- Instruction -
Put the entries below into a Markdown table with the columns "Row" and "Line", one line per row and numbered in order. Skip the blank lines.
========================
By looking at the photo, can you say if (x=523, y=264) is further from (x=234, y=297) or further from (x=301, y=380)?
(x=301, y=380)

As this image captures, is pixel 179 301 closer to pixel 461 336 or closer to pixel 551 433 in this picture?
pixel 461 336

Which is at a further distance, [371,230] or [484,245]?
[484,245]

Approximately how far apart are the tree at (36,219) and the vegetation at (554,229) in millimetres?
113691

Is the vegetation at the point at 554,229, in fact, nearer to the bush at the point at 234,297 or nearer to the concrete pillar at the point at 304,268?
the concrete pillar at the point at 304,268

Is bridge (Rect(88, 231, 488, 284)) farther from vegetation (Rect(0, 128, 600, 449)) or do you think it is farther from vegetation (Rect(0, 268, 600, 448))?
========================
- Response to this task -
| Row | Line |
|---|---|
| 1 | By looking at the photo, can you say if (x=523, y=264) is further from (x=234, y=297) or further from (x=301, y=380)? |
| 2 | (x=301, y=380) |
| 3 | As this image captures, is pixel 179 301 closer to pixel 461 336 or closer to pixel 551 433 in this picture? |
| 4 | pixel 461 336 |
| 5 | Which is at a further distance, [371,230] or [484,245]? |
| 6 | [484,245] |
| 7 | Approximately how far apart are the tree at (36,219) and the vegetation at (554,229) in millimetres? |
| 8 | 113691 |
| 9 | Is the vegetation at the point at 554,229, in fact, nearer to the bush at the point at 234,297 or nearer to the concrete pillar at the point at 304,268? |
| 10 | the concrete pillar at the point at 304,268 |
| 11 | Is bridge (Rect(88, 231, 488, 284)) farther from vegetation (Rect(0, 128, 600, 449)) or do you think it is farther from vegetation (Rect(0, 268, 600, 448))? |